Peals, the duo of two pillars of the Baltimore music scene William Cashion (Future Islands) and Bruce Willen (Double Dagger) has announced the release of two albums, The Compound 76 on limited LP and Le Pantoum 46 on digital, both out July 31st. Along with the news of the album releases, the duo have shared The Compound 76 single “Essential Attitudes,” captured in crystalline detail at Baltimore art collective space The Compound by engineer Craig Bowen (Lungfish, Animal Collective, Dan Deacon). The piece is emblematic of the duo’s ability to harness warped, twinkling textures into melodic starlight, which they expand and collapse beneath a steady pulse.
In an excerpt of his liner notes on the album, writer Grayson Haver Currin gives the duo their flowers and context for the duo’s place in Baltimore music, as well as artists on the forefront of the burgeoning ambient sound of the 2010s:
“Four years near the beginning of the last decade, William Cashion and Bruce Willen created quietly radiant instrumental music from two tessellated guitars, a few modest synths, and a slew of percussive and noisy toys, like walkie-talkies or the things that gave the pair their handle, bells. This 2016 live recording is taken from the band’s next-to-last show, at least for now, cut in an artist-run space called The Compound in their hometown of Baltimore. Peals is the project of two bassists known best for their other livewire and loud Baltimore bands: Future Islands for Cashion, Double Dagger for Willen. Technically, Double Dagger—an absolutely electrifying post-punk trio—had reached its end just as Cashion and Willen began talking about trying to make music together, but that context never really mattered.
“Peals emerged at an inconvenient moment for their sort of instrumental wonder. The noisy international explorations of great acts like Yellow Swans, Growing, and Fuck Buttons (all duos, mind you) had mostly subsided before Peals played their first show in April 2012. And the current bloom in New Age and ambient music was very much still germinating, those terms still catching substantial side-eye from arbiters of acceptability. That was steadily changing, however, as Peals offered this set in September 2016, with the United States unknowingly at the edge of successive upheavals that would increasingly make such sounds feel like requisite medicine.

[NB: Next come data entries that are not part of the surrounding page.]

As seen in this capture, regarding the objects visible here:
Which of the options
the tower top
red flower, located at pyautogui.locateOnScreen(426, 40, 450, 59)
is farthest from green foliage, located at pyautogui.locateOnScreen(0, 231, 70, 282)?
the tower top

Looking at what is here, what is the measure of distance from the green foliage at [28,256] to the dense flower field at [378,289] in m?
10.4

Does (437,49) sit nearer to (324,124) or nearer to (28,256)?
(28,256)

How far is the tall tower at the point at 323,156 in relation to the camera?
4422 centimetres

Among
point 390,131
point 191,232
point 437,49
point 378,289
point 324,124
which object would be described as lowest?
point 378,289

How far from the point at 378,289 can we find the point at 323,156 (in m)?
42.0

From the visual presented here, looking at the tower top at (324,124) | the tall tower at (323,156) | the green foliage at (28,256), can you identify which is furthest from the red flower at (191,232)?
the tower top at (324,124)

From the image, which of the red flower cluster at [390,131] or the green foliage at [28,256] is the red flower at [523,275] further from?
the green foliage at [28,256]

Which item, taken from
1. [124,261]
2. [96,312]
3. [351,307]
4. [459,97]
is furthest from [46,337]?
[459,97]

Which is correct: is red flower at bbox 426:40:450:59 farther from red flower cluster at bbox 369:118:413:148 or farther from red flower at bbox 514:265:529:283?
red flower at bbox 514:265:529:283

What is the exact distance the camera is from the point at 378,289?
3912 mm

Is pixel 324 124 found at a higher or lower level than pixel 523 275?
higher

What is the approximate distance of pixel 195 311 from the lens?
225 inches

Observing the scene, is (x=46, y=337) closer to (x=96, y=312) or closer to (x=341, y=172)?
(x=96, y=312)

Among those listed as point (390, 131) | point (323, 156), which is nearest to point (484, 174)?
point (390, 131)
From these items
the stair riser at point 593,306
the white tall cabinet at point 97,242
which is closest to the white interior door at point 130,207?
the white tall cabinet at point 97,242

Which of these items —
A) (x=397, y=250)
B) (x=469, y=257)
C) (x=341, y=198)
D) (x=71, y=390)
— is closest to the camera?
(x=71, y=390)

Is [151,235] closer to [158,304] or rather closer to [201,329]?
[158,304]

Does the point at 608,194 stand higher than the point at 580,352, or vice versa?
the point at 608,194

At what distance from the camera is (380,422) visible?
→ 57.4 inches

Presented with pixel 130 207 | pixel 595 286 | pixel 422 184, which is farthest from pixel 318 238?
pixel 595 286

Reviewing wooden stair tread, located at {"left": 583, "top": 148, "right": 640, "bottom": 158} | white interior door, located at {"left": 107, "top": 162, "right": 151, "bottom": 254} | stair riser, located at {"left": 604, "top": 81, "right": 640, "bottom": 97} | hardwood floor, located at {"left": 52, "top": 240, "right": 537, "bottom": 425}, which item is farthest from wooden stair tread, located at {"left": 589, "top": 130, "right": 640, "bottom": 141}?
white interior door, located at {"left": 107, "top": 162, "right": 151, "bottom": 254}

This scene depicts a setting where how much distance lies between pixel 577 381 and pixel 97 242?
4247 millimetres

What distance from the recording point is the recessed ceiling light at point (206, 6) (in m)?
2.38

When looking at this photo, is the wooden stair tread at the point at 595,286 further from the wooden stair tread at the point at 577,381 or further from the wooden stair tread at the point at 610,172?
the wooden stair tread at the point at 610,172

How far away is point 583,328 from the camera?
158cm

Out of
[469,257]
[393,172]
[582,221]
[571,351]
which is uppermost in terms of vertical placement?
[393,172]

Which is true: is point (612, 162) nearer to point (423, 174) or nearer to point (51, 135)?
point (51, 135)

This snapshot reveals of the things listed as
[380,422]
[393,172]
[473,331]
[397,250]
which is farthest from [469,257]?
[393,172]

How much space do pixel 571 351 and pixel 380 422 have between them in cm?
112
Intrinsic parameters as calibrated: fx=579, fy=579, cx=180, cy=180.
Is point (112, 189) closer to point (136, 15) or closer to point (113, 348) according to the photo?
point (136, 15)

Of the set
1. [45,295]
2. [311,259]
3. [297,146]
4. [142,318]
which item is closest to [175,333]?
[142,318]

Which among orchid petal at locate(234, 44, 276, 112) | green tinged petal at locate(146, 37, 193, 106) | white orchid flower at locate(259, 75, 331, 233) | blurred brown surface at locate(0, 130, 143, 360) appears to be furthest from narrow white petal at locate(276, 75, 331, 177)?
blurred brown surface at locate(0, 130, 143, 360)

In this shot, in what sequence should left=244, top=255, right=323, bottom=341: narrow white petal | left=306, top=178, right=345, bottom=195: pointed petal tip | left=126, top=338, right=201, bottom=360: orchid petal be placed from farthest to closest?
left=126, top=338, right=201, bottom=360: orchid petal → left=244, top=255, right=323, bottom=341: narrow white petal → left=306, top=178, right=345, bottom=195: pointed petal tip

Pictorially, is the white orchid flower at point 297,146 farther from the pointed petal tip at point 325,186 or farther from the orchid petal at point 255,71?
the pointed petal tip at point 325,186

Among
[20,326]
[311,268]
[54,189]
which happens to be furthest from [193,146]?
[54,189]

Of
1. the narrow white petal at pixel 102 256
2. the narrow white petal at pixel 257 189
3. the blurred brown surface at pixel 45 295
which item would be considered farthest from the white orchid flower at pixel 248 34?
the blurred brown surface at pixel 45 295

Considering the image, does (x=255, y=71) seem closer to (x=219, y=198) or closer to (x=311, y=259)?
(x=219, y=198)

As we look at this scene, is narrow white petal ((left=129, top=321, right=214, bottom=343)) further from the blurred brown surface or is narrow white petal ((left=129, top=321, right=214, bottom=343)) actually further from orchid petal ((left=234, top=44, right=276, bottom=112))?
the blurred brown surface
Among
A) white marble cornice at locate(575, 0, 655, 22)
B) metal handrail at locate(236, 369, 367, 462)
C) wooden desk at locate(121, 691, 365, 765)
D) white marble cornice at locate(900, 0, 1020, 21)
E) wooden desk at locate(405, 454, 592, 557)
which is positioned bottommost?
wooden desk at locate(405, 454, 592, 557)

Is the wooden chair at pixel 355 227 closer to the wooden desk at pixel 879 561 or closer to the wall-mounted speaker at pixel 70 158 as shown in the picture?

“Writing to you from 2026, then, this recording does not feel at all out-of-time, like some overlooked gem that was simply swallowed by its moment. It sounds relevant, welcoming, welcome. These 38 seamless minutes have clear predecessors: Manuel Göttsching’s E2-E4, Cluster and Eno’s Cologne dalliances, the way Midwest Emo could sound smarter than its lyrics read. I hear bits of old spirituals and Appalachian banjo music, too, nested inside the guitars. But the way Cashion and Willen stitched it all together ignored any rules of what this music was supposed to be, so that very gentle passages abutted joyously jarring ones, so that the saxophone line that unexpectedly offers the denouement here feels as though it were birthed by a symphony of chattering guitars. It’s a sound meant for you to inhabit, to take a walk around, to notice.
“For either their first or second show, Cashion and Willen brought along a table lamp—the kind of old-fashioned thing you’d find in a thrift store, with a bulbous brass base and a thick shade that seemed much too big. They toted it to every subsequent gig, placing it between them on a table or the floor. It made the whole thing feel homey, as if they’d invited you into their living room to relax and listen, to sit still in some different space for a spell and walk away new. When Peals started, their Baltimore scene was known for paroxysms and energy—Dan Deacon, Ponytail, Ecstatic Sunshine, Future Islands, Double Dagger, and on and on. This was a calming project, a comedown for band and audience alike. The world hasn’t slowed or softened in the last decade. And Peals, heard here just before what we can hope is only a decade-long pause, still offers another option, a way out, an antidote.”